TO DO: Pull out every line below holding the word "africanus".

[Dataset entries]
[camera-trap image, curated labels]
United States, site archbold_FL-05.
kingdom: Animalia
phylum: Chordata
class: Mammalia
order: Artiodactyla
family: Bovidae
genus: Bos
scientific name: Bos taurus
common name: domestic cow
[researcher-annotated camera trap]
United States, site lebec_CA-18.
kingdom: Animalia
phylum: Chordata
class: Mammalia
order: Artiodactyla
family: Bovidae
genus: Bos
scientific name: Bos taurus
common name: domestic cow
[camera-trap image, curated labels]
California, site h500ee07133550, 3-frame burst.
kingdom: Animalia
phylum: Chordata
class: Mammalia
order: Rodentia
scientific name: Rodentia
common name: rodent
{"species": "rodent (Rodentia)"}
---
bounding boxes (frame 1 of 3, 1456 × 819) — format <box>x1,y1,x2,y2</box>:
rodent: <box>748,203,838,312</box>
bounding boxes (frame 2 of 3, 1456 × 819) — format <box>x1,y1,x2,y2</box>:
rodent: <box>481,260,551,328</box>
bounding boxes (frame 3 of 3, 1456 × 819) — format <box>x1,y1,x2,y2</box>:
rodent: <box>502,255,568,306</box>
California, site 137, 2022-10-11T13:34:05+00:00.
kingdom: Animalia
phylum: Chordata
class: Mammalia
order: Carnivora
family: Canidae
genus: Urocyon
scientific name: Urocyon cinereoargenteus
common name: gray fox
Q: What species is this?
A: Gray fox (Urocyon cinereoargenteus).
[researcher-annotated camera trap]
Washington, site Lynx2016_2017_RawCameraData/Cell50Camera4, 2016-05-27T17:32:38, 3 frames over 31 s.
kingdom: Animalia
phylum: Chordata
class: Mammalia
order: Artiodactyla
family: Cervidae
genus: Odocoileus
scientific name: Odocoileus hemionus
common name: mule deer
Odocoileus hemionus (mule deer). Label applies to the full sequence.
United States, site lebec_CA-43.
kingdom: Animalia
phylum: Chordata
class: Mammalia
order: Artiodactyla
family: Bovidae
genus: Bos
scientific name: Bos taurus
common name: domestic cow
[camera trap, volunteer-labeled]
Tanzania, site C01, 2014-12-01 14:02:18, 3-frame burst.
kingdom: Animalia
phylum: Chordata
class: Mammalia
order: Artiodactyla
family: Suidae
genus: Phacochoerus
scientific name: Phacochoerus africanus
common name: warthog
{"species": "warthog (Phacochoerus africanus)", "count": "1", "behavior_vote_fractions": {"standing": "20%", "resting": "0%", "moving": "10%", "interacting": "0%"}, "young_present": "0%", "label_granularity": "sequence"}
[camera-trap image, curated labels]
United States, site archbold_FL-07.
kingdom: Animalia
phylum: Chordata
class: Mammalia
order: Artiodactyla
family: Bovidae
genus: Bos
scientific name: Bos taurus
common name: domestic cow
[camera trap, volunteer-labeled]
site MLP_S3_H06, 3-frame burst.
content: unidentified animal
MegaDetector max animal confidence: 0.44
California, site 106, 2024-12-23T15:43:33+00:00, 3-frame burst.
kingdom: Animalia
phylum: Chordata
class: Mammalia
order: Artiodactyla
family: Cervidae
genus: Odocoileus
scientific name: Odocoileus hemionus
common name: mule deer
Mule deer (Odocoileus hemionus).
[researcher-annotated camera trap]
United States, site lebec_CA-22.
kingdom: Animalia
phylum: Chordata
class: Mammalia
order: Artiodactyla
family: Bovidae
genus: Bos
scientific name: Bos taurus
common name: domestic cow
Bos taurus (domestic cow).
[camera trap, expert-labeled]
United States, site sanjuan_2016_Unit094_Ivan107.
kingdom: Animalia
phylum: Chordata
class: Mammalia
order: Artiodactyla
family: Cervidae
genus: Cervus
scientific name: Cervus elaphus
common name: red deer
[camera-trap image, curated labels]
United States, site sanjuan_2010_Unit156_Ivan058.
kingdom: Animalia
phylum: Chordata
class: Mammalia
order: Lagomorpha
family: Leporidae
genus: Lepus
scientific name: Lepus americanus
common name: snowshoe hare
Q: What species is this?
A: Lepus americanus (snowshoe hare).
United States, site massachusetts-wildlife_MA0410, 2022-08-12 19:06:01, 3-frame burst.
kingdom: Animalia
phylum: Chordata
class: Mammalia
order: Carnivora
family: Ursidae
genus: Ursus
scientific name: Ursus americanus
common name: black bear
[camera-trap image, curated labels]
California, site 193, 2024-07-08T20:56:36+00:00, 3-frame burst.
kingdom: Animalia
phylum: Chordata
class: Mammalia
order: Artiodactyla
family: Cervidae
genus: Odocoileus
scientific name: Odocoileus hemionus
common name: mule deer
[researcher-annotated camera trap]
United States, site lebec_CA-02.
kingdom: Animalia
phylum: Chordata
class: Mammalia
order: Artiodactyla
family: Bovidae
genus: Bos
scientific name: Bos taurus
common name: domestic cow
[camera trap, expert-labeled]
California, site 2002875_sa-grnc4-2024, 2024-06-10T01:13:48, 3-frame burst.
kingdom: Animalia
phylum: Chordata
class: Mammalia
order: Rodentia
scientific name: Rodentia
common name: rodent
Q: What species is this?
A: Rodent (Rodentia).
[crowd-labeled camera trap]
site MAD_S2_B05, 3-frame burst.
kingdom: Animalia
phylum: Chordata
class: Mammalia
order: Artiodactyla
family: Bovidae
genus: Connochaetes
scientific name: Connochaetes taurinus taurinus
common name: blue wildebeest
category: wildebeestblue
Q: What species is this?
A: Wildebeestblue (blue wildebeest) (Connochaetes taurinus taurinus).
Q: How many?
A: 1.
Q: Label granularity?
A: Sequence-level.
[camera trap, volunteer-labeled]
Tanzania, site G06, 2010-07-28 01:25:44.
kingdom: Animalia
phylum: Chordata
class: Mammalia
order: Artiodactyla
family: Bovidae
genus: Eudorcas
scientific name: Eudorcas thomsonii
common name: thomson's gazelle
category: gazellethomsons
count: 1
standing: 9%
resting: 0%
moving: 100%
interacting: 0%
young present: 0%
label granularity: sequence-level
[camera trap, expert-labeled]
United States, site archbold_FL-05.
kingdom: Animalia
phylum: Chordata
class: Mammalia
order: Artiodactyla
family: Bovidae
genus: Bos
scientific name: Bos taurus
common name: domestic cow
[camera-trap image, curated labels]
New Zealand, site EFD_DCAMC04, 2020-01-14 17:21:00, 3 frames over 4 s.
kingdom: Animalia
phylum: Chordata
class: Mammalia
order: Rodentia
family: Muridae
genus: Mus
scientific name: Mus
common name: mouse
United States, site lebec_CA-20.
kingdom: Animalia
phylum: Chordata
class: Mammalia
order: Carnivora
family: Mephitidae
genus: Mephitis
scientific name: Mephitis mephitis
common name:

SOLUTION TO THIS TASK:
scientific name: Phacochoerus africanus
{"species": "warthog (Phacochoerus africanus)", "count": "1", "behavior_vote_fractions": {"standing": "20%", "resting": "0%", "moving": "10%", "interacting": "0%"}, "young_present": "0%", "label_granularity": "sequence"}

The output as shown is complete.